Running R in JHPCE¶
R Basics¶
There are a number of ways to run R on the JHPCE cluster. There is a text-based version of R which is available as a module. We also have a way to run rstudio over the X11 interface. We have a way to run Rstudio Server through an ssh tunnel. Lastly we have a way to run Rstudio Server through our Web Application Server.
During orientation, participants are shown a number of example files stored in a directory copied into new account home directories. There is a copy of the latest set of those in the directory /jhpce/shared/jhpce/class-scripts/. We have one set for users of the main cluster and a second for users of the C-SUB. You can copy the latest files into your home directory with this command, replacing "clustername" with either "jhpce" or "c-sub"
rsync -av /jhpce/shared/jhpce/slurm/class-scripts/clustername/ $HOME/class-scripts/
For that rsync command to work correctly, there needs to be a trailing slash on the path to the originals of the class-scripts.
Ways to run R on JHPCE¶
Using the text-based version of R¶
There are 2 ways to make use of the text-based version of R on the cluster. You can either run R interactively, and enter your R code in the R, or you can submit an non-interactive batch program that uses R.
Running R Interactively¶
[test@login31 ~]$ srun --pty bash
srun: job 3176550 queued and waiting for resources
srun: job 3176550 has been allocated resources
[test@compute-152 ~]$ module load conda_R
Loading conda_R/4.3.x
(4.3.x)[test@compute-152 ~]$ module list
Currently Loaded Modules:
1) JHPCE_ROCKY9_DEFAULT_ENV 2) JHPCE_tools/3.0 3) conda/3-23.3.1 4) conda_R/4.3.x
(4.3.x)[test@compute-152 ~]$ R
R version 4.3.2 Patched (2024-02-08 r85876) -- "Eye Holes"

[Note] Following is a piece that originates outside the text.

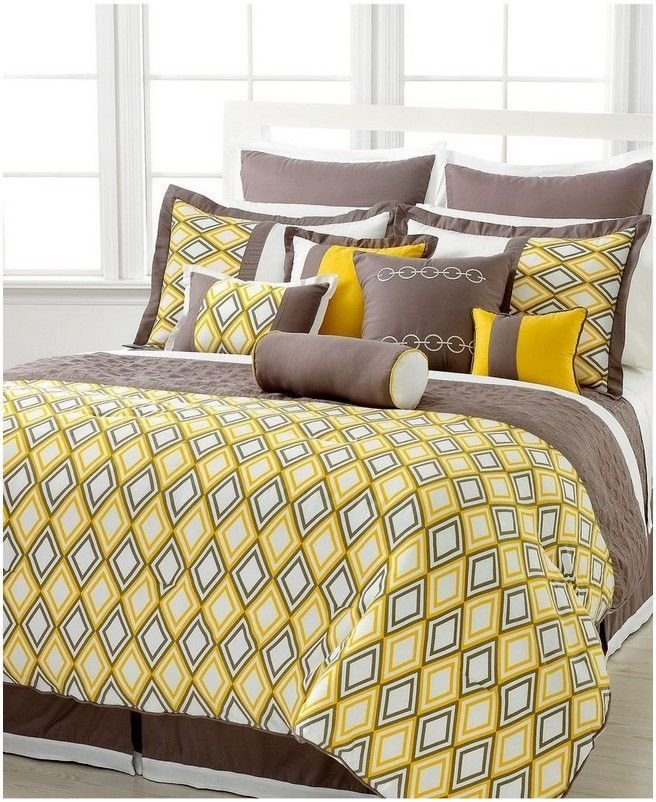 Best 17 Best Ideas About Yellow Comforter On Pinterest Yellow With Pictures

Copyright (C) 2024 The R Foundation for Statistical Computing
Platform: x86_64-conda-linux-gnu (64-bit)
...
Type 'demo()' for some demos, 'help()' for on-line help, or
'help.start()' for an HTML browser interface to help.
Type 'q()' to quit R.
...
>
Running R in batch mode¶
In $HOME/class-scripts/R-demo there is an example of submitting an R job on the cluster. You'll note that there are two files here, a SLURM batch job file and an R program file. Here is an example of running an R session interactively.
-
Write your R source in a file with .r extension (e.g. plot1.r). Here is what the example file looks like:
[test@login31 R-demo]$ cat plot1.r # Set output file name pdf("plot1-R-results.pdf") # Define 2 vectors cars <- c(1, 3, 6, 4, 9) trucks <- c(2, 5, 4, 5, 12) # Graph cars using a y axis that ranges from 0 to 12 plot(cars, type="o", col="blue", ylim=c(0,12)) # Graph trucks with red dashed line and square points lines(trucks, type="o", pch=22, lty=2, col="red") # Create a title with a red, bold/italic font title(main="Autos", col.main="red", font.main=4)
-
Write a submit job script (e.g. plot1.sh)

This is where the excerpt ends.